Eh bien, oui, même si elles ne constituent pas forcément de la musique « juive » dans le sens où elles ont des sonorités juives. Il y a Mahler par exemple, un grand compositeur juif qui s’est ensuite converti au christianisme. J’aime sa musique. Mendelssohn était lui aussi sans aucun doute d’origine juive. Bien que baptisé à la naissance, il était le descendant du philosophe juif Moses Mendelssohn. Je retrouve une certaine « judéité » dans la plupart de sa musique. Et puis, il y a mon mentor, Leonard Bernstein. La majeure partie de son œuvre est née de l’interaction entre son conditionnement en tant qu’Américain et son héritage juif. Chez lui, le plus fascinant demeure la façon dont certaines de ses œuvres non-juives sont teintées d’« hébraïsmes », notamment sa comédie musicale On the Town. Deux chansons de ce spectacle – Ya Got Me et Some Other Time – évoquent un mode de prière ashkénaze appelé Adonai malakh. On trouve d’autres exemples dans le final de sa Symphonie n° 2, L’Âge de l’anxiété, ainsi que dans Mass, sa pièce de théâtre inspirée d’un rite de l’Église romane et imprégnée de symboles juifs cachés. Il y a ensuite bon nombre des œuvres d’Ernest Bloch, dont Schelomo et Sacred Service.
Mais on peut aussi considérer des œuvres qui n’ont pas été composées par des Juifs.
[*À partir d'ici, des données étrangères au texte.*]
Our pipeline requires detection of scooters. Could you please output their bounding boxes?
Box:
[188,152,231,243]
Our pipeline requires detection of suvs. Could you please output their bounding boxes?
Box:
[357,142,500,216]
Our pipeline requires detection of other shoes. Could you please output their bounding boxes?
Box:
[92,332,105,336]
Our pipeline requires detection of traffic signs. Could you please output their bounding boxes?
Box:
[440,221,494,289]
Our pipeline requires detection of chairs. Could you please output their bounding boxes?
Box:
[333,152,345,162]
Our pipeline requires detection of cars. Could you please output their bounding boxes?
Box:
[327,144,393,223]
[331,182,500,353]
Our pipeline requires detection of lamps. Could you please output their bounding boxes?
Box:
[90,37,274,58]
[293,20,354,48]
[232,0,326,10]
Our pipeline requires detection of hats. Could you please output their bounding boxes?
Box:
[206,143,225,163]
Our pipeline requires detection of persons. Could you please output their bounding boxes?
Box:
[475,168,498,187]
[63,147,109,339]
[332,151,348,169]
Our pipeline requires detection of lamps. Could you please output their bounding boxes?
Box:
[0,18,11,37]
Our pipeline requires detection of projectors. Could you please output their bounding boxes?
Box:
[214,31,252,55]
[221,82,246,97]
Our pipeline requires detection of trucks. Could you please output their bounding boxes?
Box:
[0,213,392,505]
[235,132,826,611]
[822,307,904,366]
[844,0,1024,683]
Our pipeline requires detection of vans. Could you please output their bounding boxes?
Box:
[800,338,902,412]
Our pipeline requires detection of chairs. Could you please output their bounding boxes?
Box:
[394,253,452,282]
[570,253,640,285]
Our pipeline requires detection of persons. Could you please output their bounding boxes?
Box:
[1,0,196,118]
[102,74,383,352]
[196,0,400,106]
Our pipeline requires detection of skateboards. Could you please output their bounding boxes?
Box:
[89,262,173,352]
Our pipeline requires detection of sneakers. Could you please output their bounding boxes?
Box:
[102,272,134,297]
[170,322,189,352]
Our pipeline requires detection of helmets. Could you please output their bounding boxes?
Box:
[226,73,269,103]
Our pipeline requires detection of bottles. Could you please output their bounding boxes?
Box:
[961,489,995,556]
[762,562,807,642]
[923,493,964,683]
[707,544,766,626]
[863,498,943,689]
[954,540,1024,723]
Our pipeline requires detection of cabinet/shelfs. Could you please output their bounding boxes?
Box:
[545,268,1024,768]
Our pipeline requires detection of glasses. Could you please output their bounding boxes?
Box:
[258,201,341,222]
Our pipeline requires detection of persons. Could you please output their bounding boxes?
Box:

Par exemple, l’opéra Samson et Delilah – même si la question des origines juives ou non de Saint-Saëns subsiste. Le Festin de Balthazar de William Walton est un exemple d’œuvre d’un non-Juif portant sur un thème biblique [de l’Ancien Testament]. Kol Nidré de Max Bruch : la plupart des Juifs mais aussi des non-Juifs le considèrent comme juif de par son œuvre.
Pourquoi estimez-vous qu’il est important d’encourager la création de musique d’orchestre en particulier ?
L’orchestre symphonique est le meilleur moyen de composer et d’interpréter de la musique « pure ». Il a une dimension totalement internationale en tant que langage et la capacité de rassembler l’Humanité tout entière.
C’est une forme artistique vivante en évolution permanente, même si elle a besoin d’être enrichie d’un nouveau répertoire attractif et de qualité qui lui permette de répondre à l’intérêt des gens, du spectateur lambda. Je crois que le fait de l’associer à un thème « juif » permet de lui donner cette impulsion.
Il y a un nombre disproportionné de gens d’obédience juive qui attachent de l’importance à cette dimension culturelle et à cette expression – l’orchestre « classique » –, et qui le financent et le protègent. Je pense que la Fondation Azrieli contribue quelque chose d’absolument admirable en soutenant cette musique, notamment à une époque où de nombreuses fondations philanthropiques s’intéressent davantage à d’autres domaines.
En tant que membre du jury pour le Concours Azrieli de commandes et le Prix Azrieli de musique, que recherchez-vous ?
J’attends de la musique qui me parle, qui arrive à m’émouvoir. J’attends également de la musique qui attire l’attention d’un public qui, la plupart du temps, dispose de peu de « formation musicale ». Plus que toute autre chose de la vie, la musique permet de connecter notre cortex cérébral à notre âme. Vous n’avez pas besoin de « comprendre » la musique pour la « saisir ». Et au-delà de cet aspect, le Prix Azrieli met l’accent sur la nature juive des œuvres. J’attends de trouver une œuvre qui me rende fier de mon patrimoine.